Aim of the exercise | Please copy every line of the data below, swapping "detector" for "scanner" and keeping everything else the same. Leave the pictures out.

Material for this task |
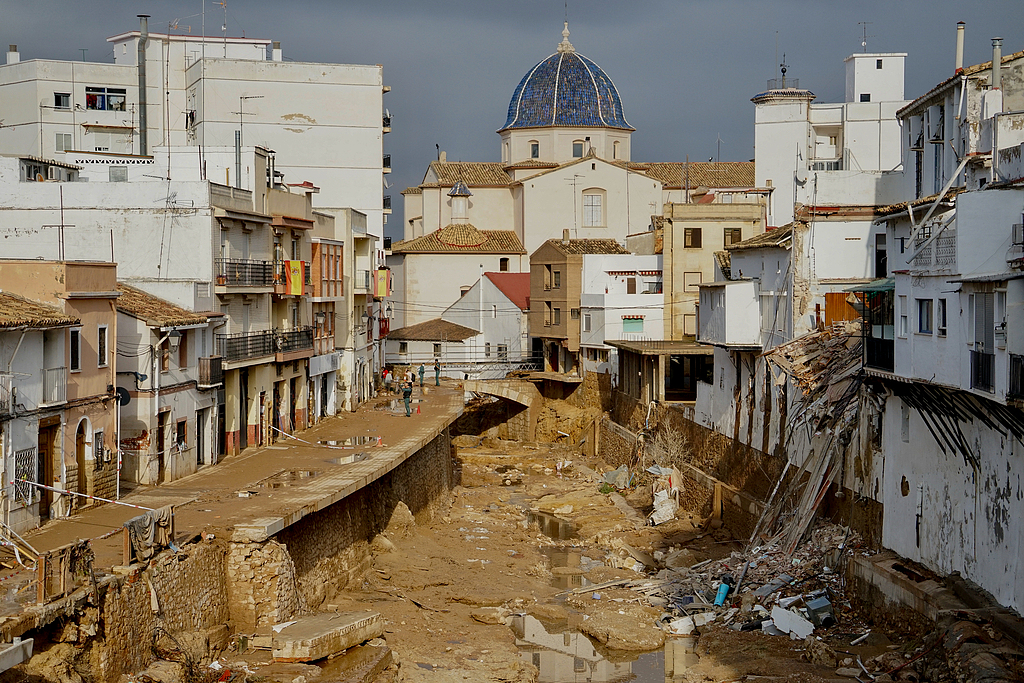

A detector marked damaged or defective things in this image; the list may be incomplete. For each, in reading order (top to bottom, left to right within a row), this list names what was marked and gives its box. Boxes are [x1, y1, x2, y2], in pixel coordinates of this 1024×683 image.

damaged roof [0, 292, 79, 328]
damaged roof [116, 282, 208, 328]
damaged roof [388, 320, 480, 342]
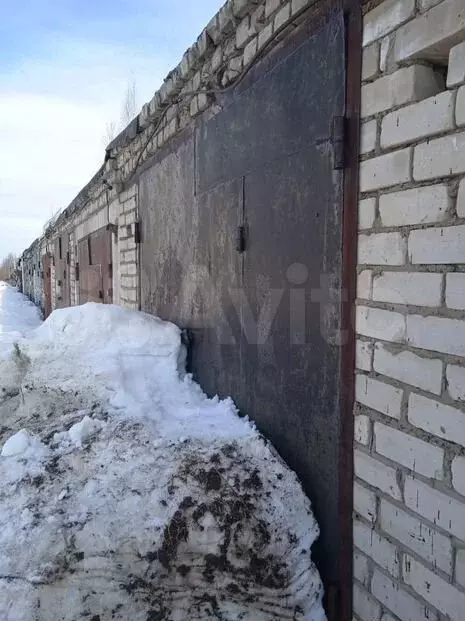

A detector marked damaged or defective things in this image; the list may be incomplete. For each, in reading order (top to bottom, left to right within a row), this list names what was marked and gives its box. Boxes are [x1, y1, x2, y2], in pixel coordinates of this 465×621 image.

rusty metal door [54, 235, 70, 308]
rusty metal door [78, 228, 113, 306]
rusty metal door [138, 9, 348, 616]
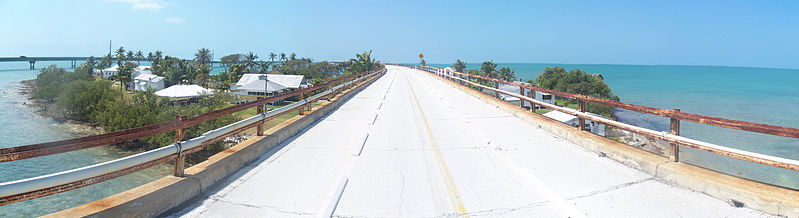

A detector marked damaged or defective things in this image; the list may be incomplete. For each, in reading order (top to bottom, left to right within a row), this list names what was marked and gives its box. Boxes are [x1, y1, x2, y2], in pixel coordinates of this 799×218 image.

rusty metal guardrail [0, 67, 388, 206]
rusty metal guardrail [406, 64, 799, 174]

Response to the exercise |
A scanner marked damaged or defective things in this image; the list may be incomplete. For each, in reading order (top to bottom, left to right within a row), this list names what was marked and gives its box. Boxes are [x1, y1, x2, y2], in pixel coordinates of this 1024×683 image.

damaged roof [0, 292, 79, 328]
damaged roof [116, 282, 208, 328]
damaged roof [388, 320, 480, 342]

A scanner marked damaged or defective things in this image; the list may be incomplete. For each, in reading order (top to bottom, left to right within a row), this list names what was marked and gives its box. Boxes are [x1, y1, x2, y2], in pixel coordinates of this 465×621 image.

rusty metal door [54, 235, 70, 308]
rusty metal door [78, 228, 113, 306]
rusty metal door [138, 9, 348, 616]

A scanner marked damaged or defective things in this image; the list may be incomplete. For each, in reading order (top to bottom, left to right within a row), this list names what was marked and gives its box. Boxes are [x1, y1, x2, y2], in pixel coordinates of this 799×218 image.

rusty metal guardrail [0, 67, 388, 206]
rusty metal guardrail [406, 64, 799, 174]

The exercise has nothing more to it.